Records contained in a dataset
··········
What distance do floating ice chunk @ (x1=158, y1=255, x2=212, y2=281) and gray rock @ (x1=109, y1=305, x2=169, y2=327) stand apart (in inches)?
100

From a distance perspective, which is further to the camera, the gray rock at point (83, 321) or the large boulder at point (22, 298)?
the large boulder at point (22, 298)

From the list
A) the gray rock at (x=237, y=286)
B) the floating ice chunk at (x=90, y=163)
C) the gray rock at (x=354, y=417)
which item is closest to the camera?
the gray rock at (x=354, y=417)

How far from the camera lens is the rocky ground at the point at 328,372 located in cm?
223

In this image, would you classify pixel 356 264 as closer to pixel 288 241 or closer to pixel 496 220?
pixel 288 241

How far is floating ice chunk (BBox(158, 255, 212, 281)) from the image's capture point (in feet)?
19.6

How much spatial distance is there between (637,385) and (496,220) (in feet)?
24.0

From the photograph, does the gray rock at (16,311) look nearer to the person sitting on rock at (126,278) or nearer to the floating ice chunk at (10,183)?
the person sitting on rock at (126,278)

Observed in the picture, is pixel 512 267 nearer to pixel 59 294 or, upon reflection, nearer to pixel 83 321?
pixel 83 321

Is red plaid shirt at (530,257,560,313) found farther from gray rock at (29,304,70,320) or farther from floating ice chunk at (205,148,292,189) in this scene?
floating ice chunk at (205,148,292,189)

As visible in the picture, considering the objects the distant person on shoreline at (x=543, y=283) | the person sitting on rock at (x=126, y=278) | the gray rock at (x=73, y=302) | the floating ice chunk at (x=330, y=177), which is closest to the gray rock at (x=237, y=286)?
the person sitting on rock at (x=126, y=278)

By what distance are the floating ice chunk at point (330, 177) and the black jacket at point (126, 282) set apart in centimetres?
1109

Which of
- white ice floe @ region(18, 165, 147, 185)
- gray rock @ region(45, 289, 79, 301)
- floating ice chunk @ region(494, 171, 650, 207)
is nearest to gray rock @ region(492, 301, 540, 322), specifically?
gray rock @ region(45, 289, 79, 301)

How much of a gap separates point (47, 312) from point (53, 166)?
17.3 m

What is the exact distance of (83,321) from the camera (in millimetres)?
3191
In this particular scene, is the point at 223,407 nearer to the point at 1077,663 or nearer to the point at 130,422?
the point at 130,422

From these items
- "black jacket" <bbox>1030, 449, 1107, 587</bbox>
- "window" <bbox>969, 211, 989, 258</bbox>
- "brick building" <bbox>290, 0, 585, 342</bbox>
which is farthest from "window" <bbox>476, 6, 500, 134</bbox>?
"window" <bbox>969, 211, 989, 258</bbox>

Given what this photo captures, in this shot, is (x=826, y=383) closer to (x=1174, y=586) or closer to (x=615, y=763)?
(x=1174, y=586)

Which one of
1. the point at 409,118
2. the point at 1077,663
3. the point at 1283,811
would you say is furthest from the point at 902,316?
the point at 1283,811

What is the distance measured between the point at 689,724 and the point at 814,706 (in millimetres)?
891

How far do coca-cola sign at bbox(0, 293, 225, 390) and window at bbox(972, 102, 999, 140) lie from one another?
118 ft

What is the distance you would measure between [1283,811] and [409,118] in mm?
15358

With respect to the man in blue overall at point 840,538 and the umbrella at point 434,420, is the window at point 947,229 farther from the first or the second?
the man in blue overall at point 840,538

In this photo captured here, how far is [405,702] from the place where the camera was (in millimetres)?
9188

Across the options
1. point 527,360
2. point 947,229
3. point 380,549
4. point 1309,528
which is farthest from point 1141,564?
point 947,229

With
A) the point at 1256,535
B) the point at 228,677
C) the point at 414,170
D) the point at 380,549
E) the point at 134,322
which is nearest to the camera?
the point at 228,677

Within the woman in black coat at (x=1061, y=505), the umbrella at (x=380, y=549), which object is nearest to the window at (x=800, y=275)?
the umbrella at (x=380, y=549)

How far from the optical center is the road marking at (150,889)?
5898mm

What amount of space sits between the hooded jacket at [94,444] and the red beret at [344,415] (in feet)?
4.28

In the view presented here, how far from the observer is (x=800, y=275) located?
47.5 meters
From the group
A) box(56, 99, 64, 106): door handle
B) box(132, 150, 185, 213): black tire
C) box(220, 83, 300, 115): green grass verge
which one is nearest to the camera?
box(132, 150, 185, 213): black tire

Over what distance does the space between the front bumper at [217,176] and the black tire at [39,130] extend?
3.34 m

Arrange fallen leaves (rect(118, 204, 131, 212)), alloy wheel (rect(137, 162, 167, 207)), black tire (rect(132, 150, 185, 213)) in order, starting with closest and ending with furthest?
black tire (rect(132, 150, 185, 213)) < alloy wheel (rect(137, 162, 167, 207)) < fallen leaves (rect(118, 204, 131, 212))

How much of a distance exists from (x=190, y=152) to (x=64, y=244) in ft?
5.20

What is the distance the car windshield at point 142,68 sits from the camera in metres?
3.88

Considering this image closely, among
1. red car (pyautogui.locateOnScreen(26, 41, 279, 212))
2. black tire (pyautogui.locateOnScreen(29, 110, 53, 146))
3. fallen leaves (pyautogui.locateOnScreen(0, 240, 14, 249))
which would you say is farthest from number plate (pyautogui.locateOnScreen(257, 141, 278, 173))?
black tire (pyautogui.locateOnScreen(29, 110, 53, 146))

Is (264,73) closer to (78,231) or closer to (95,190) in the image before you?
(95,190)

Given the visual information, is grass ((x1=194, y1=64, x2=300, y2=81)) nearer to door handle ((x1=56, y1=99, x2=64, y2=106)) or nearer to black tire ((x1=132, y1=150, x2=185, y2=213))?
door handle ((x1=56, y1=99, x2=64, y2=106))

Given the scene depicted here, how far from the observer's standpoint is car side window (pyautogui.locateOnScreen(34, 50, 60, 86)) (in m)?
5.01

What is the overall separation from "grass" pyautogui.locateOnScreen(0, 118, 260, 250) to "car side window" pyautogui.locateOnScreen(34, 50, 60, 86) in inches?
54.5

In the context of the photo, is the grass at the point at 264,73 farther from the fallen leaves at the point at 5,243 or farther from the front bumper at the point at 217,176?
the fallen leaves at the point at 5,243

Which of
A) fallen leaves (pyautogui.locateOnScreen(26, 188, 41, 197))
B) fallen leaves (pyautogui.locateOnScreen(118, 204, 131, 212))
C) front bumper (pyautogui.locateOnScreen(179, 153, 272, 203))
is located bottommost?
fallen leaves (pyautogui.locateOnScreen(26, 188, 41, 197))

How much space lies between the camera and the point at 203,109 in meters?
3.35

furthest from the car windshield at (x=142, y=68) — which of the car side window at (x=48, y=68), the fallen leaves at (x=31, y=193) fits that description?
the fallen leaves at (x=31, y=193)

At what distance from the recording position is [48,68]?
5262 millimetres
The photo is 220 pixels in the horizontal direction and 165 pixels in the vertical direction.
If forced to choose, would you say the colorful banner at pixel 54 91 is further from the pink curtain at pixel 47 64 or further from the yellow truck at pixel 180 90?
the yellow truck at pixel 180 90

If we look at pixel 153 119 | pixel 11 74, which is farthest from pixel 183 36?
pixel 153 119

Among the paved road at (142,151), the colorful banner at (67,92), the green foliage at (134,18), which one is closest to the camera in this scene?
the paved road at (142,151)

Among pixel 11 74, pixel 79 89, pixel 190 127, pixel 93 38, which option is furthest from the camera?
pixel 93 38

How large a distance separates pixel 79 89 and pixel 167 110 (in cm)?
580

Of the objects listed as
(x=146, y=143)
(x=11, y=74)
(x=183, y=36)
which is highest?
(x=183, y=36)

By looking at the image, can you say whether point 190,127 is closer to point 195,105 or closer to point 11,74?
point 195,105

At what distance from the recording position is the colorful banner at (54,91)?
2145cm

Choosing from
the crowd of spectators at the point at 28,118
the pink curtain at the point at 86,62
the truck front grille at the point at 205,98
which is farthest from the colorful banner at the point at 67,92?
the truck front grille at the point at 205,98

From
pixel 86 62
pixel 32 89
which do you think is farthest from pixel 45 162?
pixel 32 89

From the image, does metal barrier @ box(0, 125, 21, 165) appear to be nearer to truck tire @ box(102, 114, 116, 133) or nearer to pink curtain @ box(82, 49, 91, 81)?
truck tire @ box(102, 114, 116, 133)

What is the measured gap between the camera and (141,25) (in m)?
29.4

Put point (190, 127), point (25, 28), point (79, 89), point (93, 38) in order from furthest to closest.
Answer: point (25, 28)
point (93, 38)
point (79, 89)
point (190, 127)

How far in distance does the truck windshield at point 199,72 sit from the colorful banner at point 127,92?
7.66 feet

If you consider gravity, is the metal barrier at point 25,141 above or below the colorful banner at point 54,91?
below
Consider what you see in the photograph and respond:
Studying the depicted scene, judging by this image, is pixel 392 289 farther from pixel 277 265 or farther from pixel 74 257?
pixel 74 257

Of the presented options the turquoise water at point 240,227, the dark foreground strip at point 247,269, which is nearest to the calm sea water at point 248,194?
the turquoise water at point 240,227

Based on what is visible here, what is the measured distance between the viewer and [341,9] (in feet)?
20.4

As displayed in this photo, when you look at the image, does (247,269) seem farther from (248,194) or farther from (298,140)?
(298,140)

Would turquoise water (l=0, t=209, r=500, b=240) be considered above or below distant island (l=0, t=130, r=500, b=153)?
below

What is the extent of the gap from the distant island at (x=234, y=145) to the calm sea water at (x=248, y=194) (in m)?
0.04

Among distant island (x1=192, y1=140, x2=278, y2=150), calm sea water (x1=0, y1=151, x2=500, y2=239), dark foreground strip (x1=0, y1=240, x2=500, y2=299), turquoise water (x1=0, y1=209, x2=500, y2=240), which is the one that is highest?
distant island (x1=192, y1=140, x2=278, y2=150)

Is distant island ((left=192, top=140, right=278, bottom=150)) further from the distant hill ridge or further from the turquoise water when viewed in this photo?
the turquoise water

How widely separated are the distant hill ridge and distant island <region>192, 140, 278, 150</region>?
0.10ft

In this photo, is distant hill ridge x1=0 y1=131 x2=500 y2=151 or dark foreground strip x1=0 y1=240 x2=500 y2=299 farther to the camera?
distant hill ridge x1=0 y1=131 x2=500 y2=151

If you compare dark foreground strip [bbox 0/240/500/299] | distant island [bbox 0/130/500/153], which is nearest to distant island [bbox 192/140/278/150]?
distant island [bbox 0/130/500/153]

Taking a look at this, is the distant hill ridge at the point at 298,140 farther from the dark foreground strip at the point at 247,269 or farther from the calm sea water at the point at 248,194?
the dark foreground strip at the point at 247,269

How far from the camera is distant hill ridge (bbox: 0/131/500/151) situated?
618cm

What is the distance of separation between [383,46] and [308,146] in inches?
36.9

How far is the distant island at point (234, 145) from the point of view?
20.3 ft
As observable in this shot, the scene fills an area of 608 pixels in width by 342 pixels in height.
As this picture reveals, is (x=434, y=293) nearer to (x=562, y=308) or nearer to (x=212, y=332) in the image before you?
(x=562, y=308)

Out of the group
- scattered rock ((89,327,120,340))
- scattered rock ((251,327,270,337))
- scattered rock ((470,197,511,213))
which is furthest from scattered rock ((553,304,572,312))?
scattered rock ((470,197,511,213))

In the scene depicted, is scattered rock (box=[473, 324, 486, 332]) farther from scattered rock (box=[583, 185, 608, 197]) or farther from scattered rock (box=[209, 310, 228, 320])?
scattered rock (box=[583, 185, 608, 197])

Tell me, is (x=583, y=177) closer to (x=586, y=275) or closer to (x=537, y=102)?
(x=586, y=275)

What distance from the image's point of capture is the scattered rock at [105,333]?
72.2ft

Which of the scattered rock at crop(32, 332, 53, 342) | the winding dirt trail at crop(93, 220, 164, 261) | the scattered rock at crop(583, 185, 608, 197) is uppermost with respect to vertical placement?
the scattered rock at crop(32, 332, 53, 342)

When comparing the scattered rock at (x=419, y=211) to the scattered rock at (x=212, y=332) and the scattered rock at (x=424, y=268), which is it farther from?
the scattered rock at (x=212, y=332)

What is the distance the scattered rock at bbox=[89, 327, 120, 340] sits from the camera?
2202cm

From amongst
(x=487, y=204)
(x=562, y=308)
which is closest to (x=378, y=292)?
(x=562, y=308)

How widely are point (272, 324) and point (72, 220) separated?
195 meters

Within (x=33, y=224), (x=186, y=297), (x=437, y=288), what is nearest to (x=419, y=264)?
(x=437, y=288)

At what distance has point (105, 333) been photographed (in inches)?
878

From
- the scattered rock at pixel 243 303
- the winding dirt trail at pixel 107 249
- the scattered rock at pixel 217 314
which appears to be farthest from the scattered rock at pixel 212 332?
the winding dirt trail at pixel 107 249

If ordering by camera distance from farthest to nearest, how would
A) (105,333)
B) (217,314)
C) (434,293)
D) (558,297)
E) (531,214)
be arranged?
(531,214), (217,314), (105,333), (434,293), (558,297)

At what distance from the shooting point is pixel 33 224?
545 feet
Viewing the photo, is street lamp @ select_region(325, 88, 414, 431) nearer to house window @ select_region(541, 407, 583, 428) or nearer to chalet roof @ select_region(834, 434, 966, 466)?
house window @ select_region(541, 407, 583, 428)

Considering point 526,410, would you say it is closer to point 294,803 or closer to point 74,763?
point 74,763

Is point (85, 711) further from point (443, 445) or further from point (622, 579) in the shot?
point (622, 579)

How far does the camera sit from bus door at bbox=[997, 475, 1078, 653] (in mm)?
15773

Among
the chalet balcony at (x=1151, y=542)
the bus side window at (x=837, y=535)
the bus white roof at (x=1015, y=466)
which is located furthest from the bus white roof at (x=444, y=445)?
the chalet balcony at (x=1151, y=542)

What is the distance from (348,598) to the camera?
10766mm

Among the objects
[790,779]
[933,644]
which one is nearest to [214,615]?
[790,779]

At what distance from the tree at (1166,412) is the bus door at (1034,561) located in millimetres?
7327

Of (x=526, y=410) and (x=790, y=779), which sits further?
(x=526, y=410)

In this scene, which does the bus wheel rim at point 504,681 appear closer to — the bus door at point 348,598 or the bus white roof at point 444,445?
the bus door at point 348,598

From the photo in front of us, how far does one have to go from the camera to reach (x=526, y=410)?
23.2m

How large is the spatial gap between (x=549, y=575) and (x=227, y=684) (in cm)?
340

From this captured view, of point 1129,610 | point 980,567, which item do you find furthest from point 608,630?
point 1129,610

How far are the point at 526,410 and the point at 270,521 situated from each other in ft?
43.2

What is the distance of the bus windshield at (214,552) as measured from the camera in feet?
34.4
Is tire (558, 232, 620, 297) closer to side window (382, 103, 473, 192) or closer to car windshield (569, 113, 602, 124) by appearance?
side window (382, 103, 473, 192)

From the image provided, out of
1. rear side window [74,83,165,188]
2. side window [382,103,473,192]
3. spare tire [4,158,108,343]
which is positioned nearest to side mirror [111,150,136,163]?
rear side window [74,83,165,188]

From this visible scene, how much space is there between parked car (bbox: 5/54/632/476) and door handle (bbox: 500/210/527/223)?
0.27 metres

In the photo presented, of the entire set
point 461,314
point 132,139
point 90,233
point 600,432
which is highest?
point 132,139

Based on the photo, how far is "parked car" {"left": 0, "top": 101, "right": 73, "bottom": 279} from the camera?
··········
**Task instructions:** Starting at the line with "Is tire (558, 232, 620, 297)", copy every line up to and including the last one in the entries above.

**Reply to the task:**
Is tire (558, 232, 620, 297) closer to side window (382, 103, 473, 192) or closer to car windshield (569, 113, 602, 124) by appearance?
side window (382, 103, 473, 192)

From the image provided, out of
1. rear side window [74,83,165,188]
2. side window [382,103,473,192]
3. spare tire [4,158,108,343]
which is positioned nearest to side mirror [111,150,136,163]?
rear side window [74,83,165,188]

From this visible scene, how much space is there between parked car (bbox: 5/54/632/476) and door handle (bbox: 500/210/527/223)?
0.27 metres

In the photo presented, of the entire set
point 461,314
point 132,139
point 90,233
point 600,432
which is highest?
point 132,139

Based on the photo, how far is "parked car" {"left": 0, "top": 101, "right": 73, "bottom": 279} from the camera?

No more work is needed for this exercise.